三人没多做停留,季彦辰开着车载着陆家兄妹再一次前往那个桥洞,那洞里太黑了,也许有什么他们没有看到的也不是不可能。
“别说,认真起来的苏探长,还真有点帅。”陆晏晏想起苏沐言刚刚样子,笑嘻嘻的说。
“诶,陆黎,你看看女大不中留了!”
“啧!”
坐在副驾的陆黎听到陆晏晏的话已经不舒服了,季彦辰一旁火上浇油,陆黎一瞬间就觉得自己怒火中烧。
“季彦辰,你瞎说什么,我是说认真做事的苏探长也是很帅气的,原先我有点瞧不起他,觉得他就是个阿谀奉承的败类,现在看来我大概是错怪他了。再说了,我还是个学生呢,你少给我瞎说!”
陆晏晏瞪了一眼季彦辰,觉得自己哥哥要是一直跟这个大少爷在一块玩早晚被带坏,脑子里都是点什么下流事。
“哥,你以后少跟这家伙在一起玩,小心带你去什么不该去的地方。”
“你才少瞎说,什么叫去不该去的地方,大人的事你小孩儿少说,在学校都学了什么啊你!”

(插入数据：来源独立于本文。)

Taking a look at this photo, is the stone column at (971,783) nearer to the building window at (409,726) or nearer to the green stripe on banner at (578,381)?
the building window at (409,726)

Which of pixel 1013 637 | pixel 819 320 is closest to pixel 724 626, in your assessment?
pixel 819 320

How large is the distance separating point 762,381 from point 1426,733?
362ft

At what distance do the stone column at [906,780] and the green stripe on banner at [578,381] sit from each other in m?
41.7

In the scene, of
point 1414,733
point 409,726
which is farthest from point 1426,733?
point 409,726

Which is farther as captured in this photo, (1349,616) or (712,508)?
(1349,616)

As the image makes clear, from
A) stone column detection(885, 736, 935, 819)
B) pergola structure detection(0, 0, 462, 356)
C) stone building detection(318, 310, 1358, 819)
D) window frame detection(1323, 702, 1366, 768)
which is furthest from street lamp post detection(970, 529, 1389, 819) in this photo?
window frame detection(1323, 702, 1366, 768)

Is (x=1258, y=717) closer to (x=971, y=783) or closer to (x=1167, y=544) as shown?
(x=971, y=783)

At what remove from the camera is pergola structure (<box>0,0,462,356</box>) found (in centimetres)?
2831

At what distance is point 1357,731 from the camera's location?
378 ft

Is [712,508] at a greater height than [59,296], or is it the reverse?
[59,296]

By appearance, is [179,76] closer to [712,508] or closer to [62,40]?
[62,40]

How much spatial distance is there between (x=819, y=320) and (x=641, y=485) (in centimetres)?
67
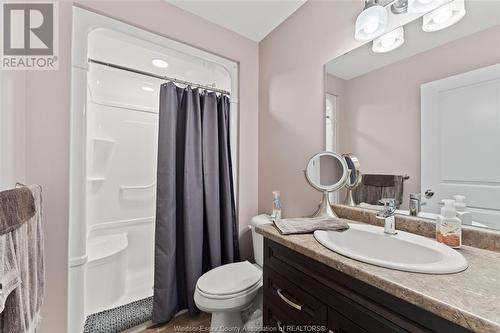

“诶!你看看,我都没说你会去什么地方,你就急了,心虚了吧你。”
“我扔你下去!”
一路上陆晏晏和季彦辰你一句我一句的互怼,最后还是陆黎实在受不了了才制止了两个人。
就在三人马上走到桥洞洞口的时候,从桥洞里走出两人,陆黎眼疾手快一把抱住陆晏晏闪到树后,跟在后面的季彦辰看到陆黎的动作,想都没想也跟着做出反应躲了起来。还好树木足够粗壮,将三人正好遮严实。季彦辰悄悄探出头去看。
那两个从桥洞走出来的人,一边走一边手舞足蹈的比划着什么。但是两个人说话声太小了,季彦辰听了半天都没听清楚那两人在说什么。
“没听清说的什么。”季彦辰第一个从树后走了出来。
“算了,不管他们。走”陆黎总觉得那两个人有些眼熟,但是记不清在哪里见过。
陆黎走在最前面,陆晏晏跟在中间,季彦辰断后。这一次三人一路上都仔仔细细检查,陆晏晏摸着洞壁问“哥,你说那两人是干嘛的?会不会就是他们杀了方欣啊。”
“不会,跑腿的,真正的凶手也在害怕自己有没有遗漏下什么。”陆黎仔细回想了一下那两人的状态,那个样子也不像是能杀人的人。
“啊?那我们岂不是什么也找不到了。”
“不会的,他们啊,能找到才有鬼。”季彦辰撇了撇嘴让陆晏晏安心找“咱们仔细找找吧,只要有人来过就一定能留下什么。”
三人从洞口开始一点点往里摸,一直摸到尽头依旧什么都没有,三人站在堵住前路的淤泥前。
“只剩这里了,如果还什么都没有,那只能从头再来了。”陆晏晏看着眼前黑乎乎的烂泥,又看了看一样黑乎乎的手。
“来吧”
陆黎第一个伸手摸了上去,三人趴在淤泥上仔细看,仔细摸。就在三人打算放弃的时候,陆晏晏觉得有什么东西硌了一下手,起初陆晏晏以为是石子,但就在她打算拿开的时候,忽然觉得这东西的手感不像是石子。
于是陆晏晏将那东西往灯跟前送了送,她发现那是一颗小小的骰子。
“哥,季彦辰,你们快看。”
陆晏晏将自己发现的东西递给两人,陆黎接过来在衣服上擦了擦,这下小东西的样子更清晰了,是一颗棕褐色的琉璃骰子,季彦辰探过脑袋看了一眼。
“嘶,这,这是赌坊的东西,走出去我才能认清,这里面太黑了。”三人离开桥洞,在阳光季彦辰仔细辨认了一下。
“这是,南街赌坊的东西,这小东西不是用来玩的,是这家赌坊小厮的,在赌坊签了合约之后,都会给自家小厮一颗自家的小骰子。如果不小心冲撞了同行,凭借这小东西多少给点面子,不至于太惨。”
南街赌坊,一张四方桌中间放着一颗小巧精致的骰子,站在一旁的赌坊小厮看看骰子又互相偷瞄,但是都没人敢认。
“季大少,你放心这事我肯定给你个交代,这样你先回去休息,我找到那狗东西马上带他去找你。”
说话的是南街赌坊的老板,此人江湖名号食人朱。倒不是他真的吃人,而是因为他是有名的狠辣,早年间食人朱就放出话去,凡是欠了赌债到期不还的,不伤家人,家宅抵债,没有家宅的用命抵债。食人朱倒是说到做到,欠债还钱天经地义,祸不及家人也是底线。
“朱老板,不是我不信你,只是,你也知道这偷盗可不是什么光彩的事,更何况是偷到我季彦辰头上了。”
季彦辰端起茶杯吹了吹,入口清香回味甘甜,倒是好茶。食人朱心有不快但也没有表现出来,毕竟自己不占理。食人朱自知今儿要是不找出这个人,季彦辰是不会走的。于是他也不再废话,让下人给季彦辰三人准备了小茶点之后,带着一行人离开了。